→ WHAT IS EXPECTED
For this exercise, output exactly and only the lines running from the one with "WSM06020Z-01-C-N-24DG德国贺德克电磁换向阀" through the final line of the data below, without pictures.

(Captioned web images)
-------
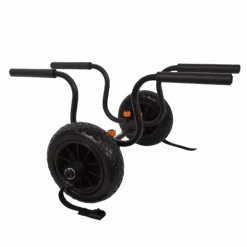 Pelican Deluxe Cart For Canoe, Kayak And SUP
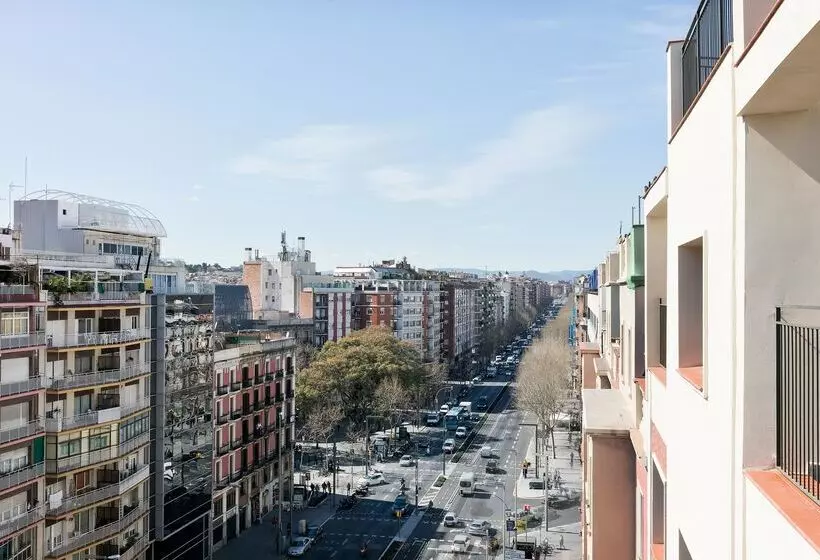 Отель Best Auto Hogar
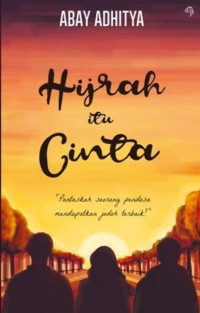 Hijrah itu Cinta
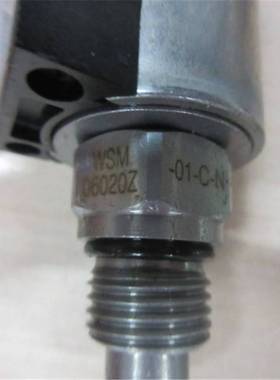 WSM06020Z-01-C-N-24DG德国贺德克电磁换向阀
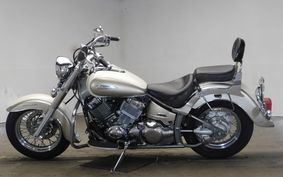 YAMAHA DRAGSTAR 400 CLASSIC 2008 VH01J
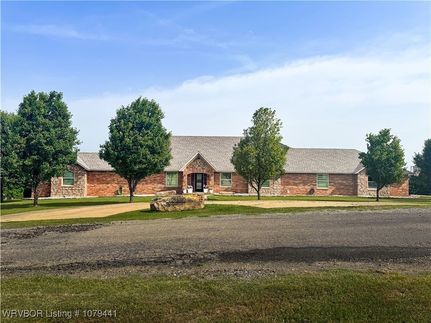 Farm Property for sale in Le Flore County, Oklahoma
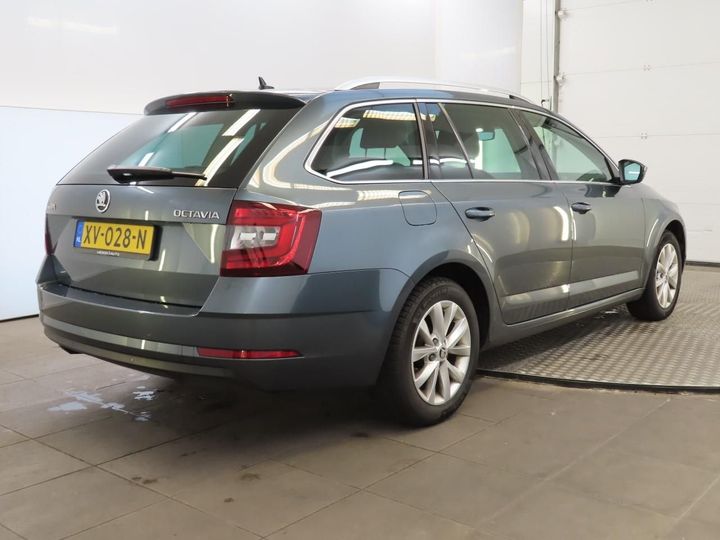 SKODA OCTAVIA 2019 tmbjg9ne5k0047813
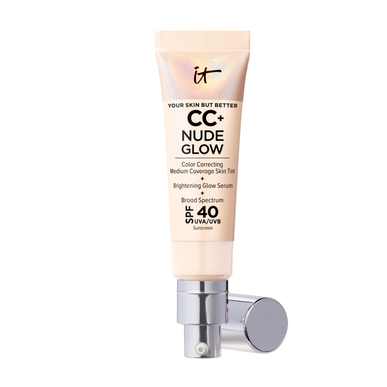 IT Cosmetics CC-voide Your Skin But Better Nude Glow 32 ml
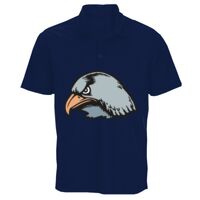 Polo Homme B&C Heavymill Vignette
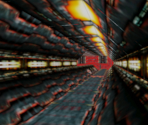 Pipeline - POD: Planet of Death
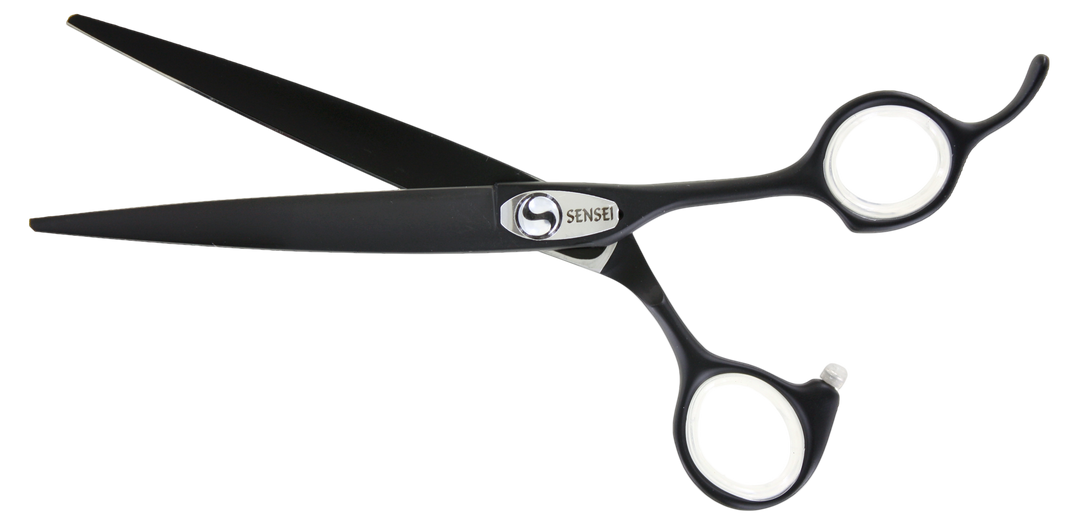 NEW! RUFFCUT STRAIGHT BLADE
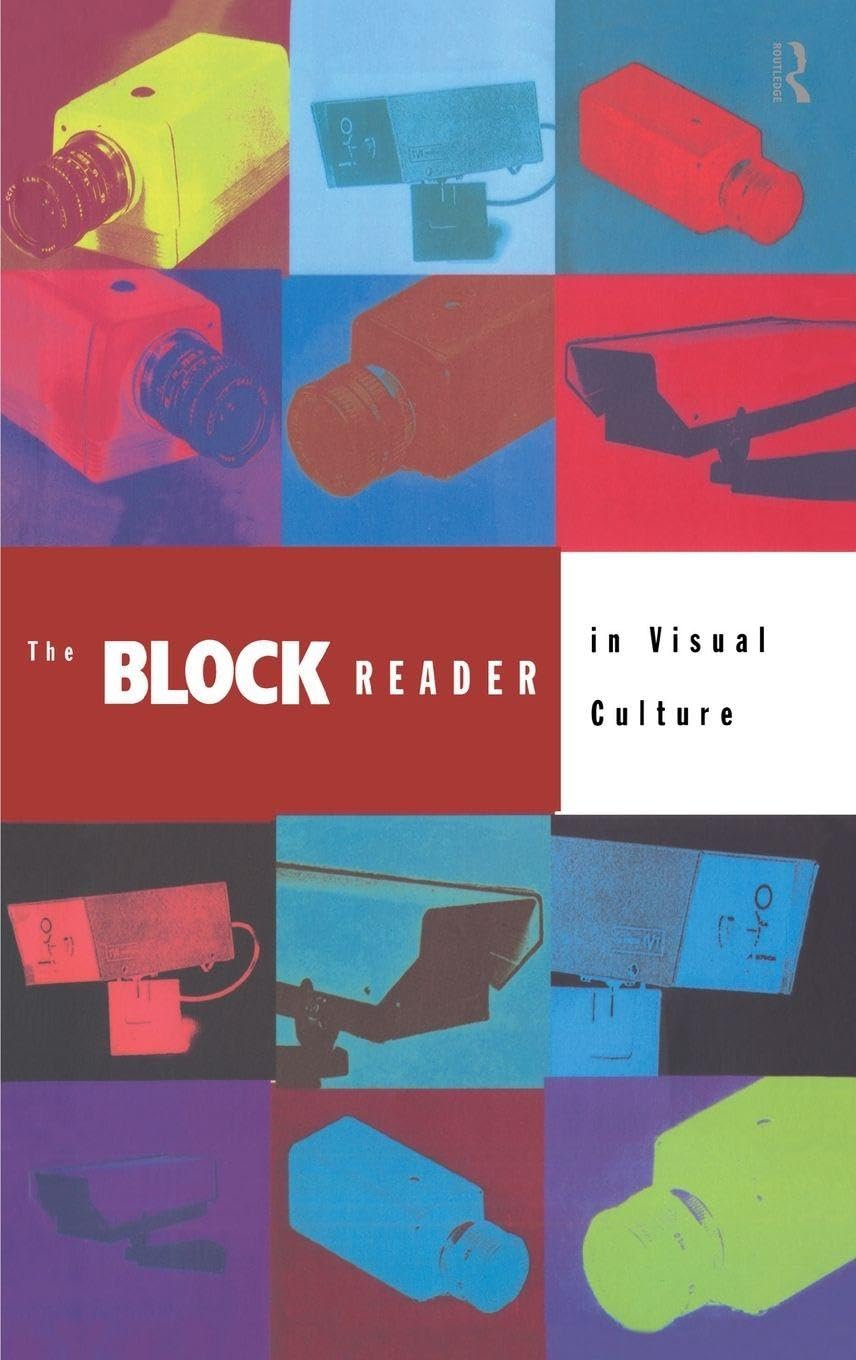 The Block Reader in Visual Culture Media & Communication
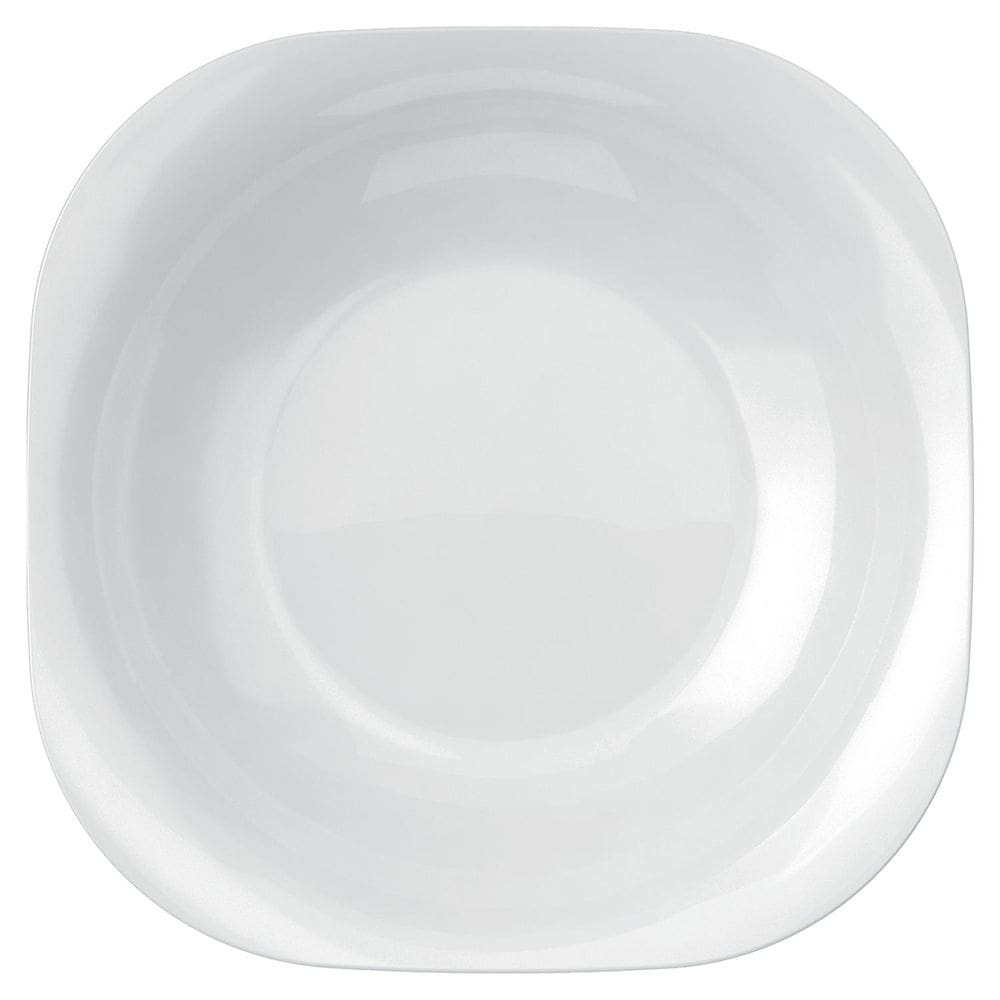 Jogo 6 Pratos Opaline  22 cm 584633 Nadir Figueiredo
-------
→ WORKED SOLUTION
 WSM06020Z-01-C-N-24DG德国贺德克电磁换向阀
 YAMAHA DRAGSTAR 400 CLASSIC 2008 VH01J
 Farm Property for sale in Le Flore County, Oklahoma
 SKODA OCTAVIA 2019 tmbjg9ne5k0047813
 IT Cosmetics CC-voide Your Skin But Better Nude Glow 32 ml
 Polo Homme B&C Heavymill Vignette
 Pipeline - POD: Planet of Death
 NEW! RUFFCUT STRAIGHT BLADE
 The Block Reader in Visual Culture Media & Communication
 Jogo 6 Pratos Opaline  22 cm 584633 Nadir Figueiredo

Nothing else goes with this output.